Da goiabeira, eu me coçava para ir ver o que tinha acontecido, mas ao mesmo tempo meu instinto de sobrevivência mandava que eu ficasse ali do outro lado da rua. Mais tarde chegou o fusquinha da polícia e os soldados examinaram o corpo do homem e conversaram com as pessoas, anotando tudo. O carro funerário veio depois e levou o defunto.
Só ao anoitecer é que desci da goiabeira e, ressabiado, atravessei a rua. Curioso para saber se o caso do homem que morreu na varanda havia feito com que esquecessem a vidraça quebrada. Assim que entrei ouvi um “Aí está ele!” pouco acolhedor.

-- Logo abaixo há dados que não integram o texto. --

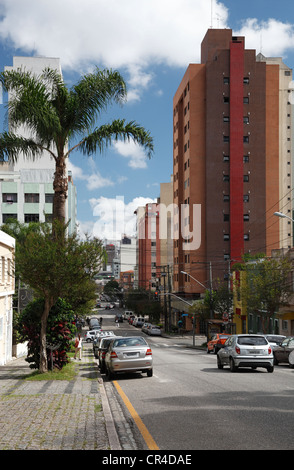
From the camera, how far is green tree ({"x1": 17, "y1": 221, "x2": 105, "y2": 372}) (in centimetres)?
1817

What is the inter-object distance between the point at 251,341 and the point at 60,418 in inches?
482

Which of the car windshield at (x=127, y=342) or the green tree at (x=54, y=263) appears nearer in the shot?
the green tree at (x=54, y=263)

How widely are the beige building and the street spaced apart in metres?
12.2

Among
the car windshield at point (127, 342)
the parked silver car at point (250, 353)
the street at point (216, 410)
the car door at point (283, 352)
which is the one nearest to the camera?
the street at point (216, 410)

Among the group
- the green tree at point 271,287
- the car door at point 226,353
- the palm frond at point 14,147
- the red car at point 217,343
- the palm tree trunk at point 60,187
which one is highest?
the palm frond at point 14,147

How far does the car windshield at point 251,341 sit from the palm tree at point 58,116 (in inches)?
317

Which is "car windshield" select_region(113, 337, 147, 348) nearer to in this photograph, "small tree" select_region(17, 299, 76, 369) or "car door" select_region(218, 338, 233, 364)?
"small tree" select_region(17, 299, 76, 369)

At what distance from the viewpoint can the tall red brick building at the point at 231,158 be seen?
259 feet

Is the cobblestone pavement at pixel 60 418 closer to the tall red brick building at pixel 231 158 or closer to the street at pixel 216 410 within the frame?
the street at pixel 216 410

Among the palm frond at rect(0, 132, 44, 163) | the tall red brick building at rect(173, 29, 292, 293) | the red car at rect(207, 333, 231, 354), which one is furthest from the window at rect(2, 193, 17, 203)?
the palm frond at rect(0, 132, 44, 163)

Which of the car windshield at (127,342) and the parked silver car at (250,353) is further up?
the car windshield at (127,342)

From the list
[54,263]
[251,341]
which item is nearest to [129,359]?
[54,263]

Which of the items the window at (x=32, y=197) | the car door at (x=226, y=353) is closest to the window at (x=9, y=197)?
the window at (x=32, y=197)
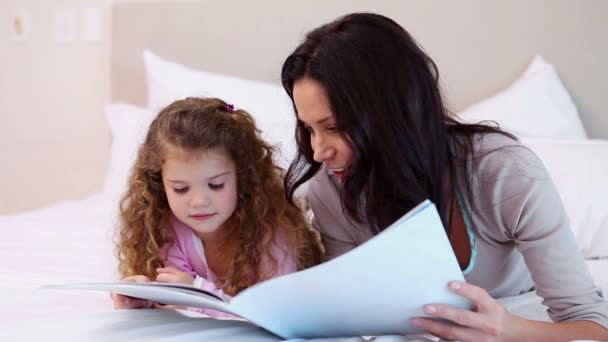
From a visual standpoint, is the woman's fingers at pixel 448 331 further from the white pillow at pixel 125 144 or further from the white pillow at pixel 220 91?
the white pillow at pixel 125 144

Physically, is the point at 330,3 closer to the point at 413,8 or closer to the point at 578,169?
the point at 413,8

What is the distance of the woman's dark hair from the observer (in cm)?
95

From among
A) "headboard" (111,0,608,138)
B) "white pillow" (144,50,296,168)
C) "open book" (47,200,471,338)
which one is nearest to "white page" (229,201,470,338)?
"open book" (47,200,471,338)

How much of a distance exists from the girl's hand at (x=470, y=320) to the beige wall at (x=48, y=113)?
1.91 metres

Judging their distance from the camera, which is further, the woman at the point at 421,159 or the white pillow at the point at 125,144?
the white pillow at the point at 125,144

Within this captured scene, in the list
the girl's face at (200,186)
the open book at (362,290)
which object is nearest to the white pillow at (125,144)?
the girl's face at (200,186)

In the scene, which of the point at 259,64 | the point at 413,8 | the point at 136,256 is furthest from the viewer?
the point at 259,64

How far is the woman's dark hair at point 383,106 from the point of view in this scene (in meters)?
0.95

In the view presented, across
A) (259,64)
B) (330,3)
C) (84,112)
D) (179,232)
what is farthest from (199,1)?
(179,232)

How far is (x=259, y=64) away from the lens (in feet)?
7.21

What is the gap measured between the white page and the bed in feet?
0.57

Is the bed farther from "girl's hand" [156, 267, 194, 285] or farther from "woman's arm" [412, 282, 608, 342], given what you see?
"woman's arm" [412, 282, 608, 342]

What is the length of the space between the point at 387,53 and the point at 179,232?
0.58 metres

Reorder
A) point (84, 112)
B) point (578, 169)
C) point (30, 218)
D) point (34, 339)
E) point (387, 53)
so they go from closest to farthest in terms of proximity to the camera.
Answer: point (34, 339), point (387, 53), point (578, 169), point (30, 218), point (84, 112)
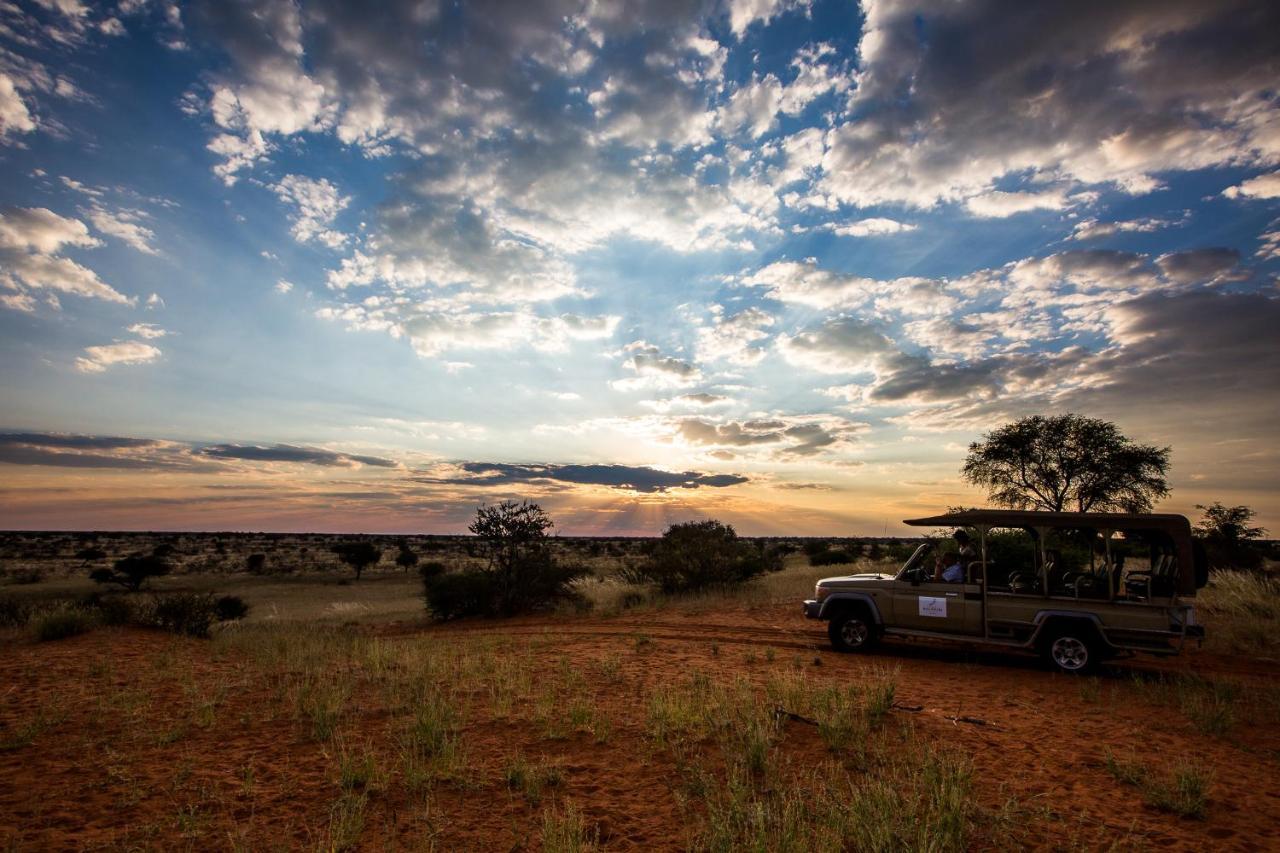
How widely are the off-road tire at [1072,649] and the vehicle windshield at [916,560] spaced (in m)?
2.34

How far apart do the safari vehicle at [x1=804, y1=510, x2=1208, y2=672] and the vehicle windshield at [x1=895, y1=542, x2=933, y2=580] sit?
20mm

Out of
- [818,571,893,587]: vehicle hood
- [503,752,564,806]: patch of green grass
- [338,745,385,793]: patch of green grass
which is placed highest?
[818,571,893,587]: vehicle hood

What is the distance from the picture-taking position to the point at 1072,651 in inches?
414

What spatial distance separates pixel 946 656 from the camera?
484 inches

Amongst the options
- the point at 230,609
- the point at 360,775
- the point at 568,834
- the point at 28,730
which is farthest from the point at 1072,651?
the point at 230,609

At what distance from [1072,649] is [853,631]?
3735 mm

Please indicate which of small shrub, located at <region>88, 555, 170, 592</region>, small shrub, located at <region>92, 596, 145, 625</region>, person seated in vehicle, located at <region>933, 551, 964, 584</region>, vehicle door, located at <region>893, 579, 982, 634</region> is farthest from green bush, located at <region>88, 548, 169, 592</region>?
person seated in vehicle, located at <region>933, 551, 964, 584</region>

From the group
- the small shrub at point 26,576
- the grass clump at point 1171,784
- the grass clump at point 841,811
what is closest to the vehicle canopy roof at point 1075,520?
the grass clump at point 1171,784

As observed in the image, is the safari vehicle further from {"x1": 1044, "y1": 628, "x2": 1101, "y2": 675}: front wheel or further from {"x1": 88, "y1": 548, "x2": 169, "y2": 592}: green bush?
{"x1": 88, "y1": 548, "x2": 169, "y2": 592}: green bush

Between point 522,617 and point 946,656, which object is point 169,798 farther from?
point 522,617

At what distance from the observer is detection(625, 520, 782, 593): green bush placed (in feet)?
82.0

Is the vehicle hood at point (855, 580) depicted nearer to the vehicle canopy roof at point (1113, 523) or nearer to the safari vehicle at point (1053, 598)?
the safari vehicle at point (1053, 598)

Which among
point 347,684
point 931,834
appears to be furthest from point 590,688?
point 931,834

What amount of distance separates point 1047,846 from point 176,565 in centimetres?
6093
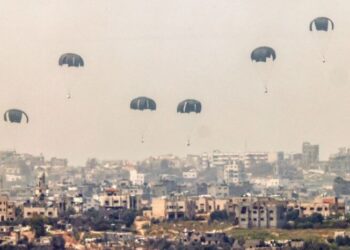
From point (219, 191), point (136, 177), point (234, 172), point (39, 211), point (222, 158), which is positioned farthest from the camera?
point (222, 158)

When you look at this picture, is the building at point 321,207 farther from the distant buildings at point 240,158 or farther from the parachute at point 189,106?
the distant buildings at point 240,158

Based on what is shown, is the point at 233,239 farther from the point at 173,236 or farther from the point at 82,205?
the point at 82,205

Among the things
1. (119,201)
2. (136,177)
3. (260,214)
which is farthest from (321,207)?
(136,177)

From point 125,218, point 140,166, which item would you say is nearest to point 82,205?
point 125,218

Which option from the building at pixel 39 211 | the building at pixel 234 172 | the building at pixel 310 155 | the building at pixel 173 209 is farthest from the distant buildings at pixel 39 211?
the building at pixel 310 155

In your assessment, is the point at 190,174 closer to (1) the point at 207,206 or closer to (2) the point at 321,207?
(1) the point at 207,206

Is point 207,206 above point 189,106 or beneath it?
beneath

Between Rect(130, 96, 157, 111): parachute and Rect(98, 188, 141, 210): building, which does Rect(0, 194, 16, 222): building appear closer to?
Rect(98, 188, 141, 210): building
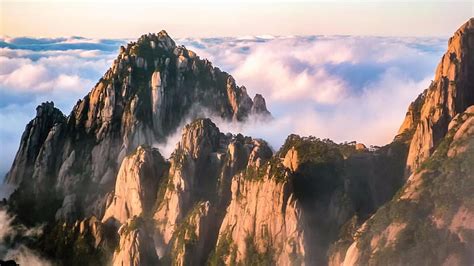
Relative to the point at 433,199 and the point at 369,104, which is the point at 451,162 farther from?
the point at 369,104

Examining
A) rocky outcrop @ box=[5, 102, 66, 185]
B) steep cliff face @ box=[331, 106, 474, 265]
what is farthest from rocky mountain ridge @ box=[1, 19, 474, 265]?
rocky outcrop @ box=[5, 102, 66, 185]

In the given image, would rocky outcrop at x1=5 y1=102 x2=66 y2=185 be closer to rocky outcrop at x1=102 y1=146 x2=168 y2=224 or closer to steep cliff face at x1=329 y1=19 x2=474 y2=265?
rocky outcrop at x1=102 y1=146 x2=168 y2=224

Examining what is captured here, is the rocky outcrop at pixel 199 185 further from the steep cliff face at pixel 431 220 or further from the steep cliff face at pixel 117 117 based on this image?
the steep cliff face at pixel 117 117

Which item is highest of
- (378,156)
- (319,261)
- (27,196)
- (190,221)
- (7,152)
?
(7,152)

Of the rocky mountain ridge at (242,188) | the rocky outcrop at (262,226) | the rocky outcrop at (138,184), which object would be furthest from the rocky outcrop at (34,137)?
the rocky outcrop at (262,226)

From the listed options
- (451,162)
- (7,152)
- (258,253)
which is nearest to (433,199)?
(451,162)
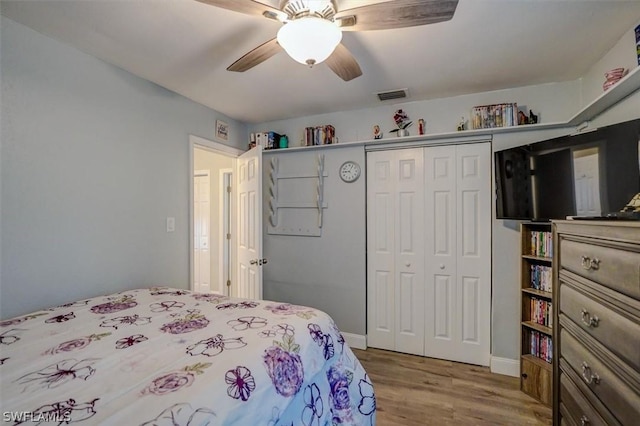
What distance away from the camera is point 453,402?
2.04 metres

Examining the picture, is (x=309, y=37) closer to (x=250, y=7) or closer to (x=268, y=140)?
(x=250, y=7)

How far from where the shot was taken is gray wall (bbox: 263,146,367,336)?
2.90 m

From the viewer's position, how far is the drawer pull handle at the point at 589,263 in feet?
3.47

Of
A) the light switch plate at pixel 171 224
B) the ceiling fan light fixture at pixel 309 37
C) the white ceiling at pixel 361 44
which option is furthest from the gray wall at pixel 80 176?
the ceiling fan light fixture at pixel 309 37

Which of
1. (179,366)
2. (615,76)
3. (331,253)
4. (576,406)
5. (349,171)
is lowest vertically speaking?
(576,406)

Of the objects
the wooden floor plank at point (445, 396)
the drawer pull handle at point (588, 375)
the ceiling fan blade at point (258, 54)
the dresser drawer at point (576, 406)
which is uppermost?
the ceiling fan blade at point (258, 54)

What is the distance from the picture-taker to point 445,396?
83.0 inches

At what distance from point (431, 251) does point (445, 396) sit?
1.16 metres

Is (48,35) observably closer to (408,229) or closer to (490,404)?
(408,229)

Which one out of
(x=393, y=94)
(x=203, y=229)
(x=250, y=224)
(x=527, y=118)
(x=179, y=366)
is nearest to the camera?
(x=179, y=366)

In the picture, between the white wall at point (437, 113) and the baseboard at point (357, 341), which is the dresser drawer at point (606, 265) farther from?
the baseboard at point (357, 341)

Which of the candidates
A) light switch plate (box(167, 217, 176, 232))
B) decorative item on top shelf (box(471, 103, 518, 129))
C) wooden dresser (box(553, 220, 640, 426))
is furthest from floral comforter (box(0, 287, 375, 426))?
decorative item on top shelf (box(471, 103, 518, 129))

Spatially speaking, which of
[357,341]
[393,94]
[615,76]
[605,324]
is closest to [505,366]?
[357,341]

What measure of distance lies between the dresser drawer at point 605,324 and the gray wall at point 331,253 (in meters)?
1.77
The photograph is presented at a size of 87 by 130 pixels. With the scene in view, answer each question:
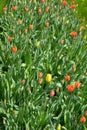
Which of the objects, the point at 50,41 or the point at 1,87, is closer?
the point at 1,87

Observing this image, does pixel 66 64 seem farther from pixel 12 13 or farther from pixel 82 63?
pixel 12 13

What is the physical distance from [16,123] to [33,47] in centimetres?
186

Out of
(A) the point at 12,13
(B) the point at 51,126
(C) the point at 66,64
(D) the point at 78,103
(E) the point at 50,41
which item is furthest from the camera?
(A) the point at 12,13

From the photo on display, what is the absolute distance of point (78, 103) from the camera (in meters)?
4.57

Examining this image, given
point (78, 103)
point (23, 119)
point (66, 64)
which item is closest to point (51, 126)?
point (23, 119)

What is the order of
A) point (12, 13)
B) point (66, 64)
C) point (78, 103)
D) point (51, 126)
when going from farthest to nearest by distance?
point (12, 13) < point (66, 64) < point (78, 103) < point (51, 126)

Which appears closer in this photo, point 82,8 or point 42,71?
point 42,71

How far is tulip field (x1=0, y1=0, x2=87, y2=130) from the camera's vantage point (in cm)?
421

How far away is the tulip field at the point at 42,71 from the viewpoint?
4215mm

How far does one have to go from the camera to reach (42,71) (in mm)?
5305

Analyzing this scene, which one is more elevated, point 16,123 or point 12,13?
point 12,13

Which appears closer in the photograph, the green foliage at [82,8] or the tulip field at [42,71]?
the tulip field at [42,71]

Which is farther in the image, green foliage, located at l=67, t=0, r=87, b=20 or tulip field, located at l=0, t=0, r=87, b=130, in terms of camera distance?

– Onde você estava, Zécarlos? Passou o dia todo na rua! Onde você almoçou? Estava com quem, fazendo o quê?, inquiriu minha mãe.
– Eu estava ali do outro lado da rua, balbuciei, já sentindo ser levantado pela orelha e levado para a edícula onde morávamos.
Tentei fugir, mas vi que era inútil, minha mãe também segurava meu braço. Aceitei e me entreguei ao carrasco, seguindo sem resistência para o meu “calvário”.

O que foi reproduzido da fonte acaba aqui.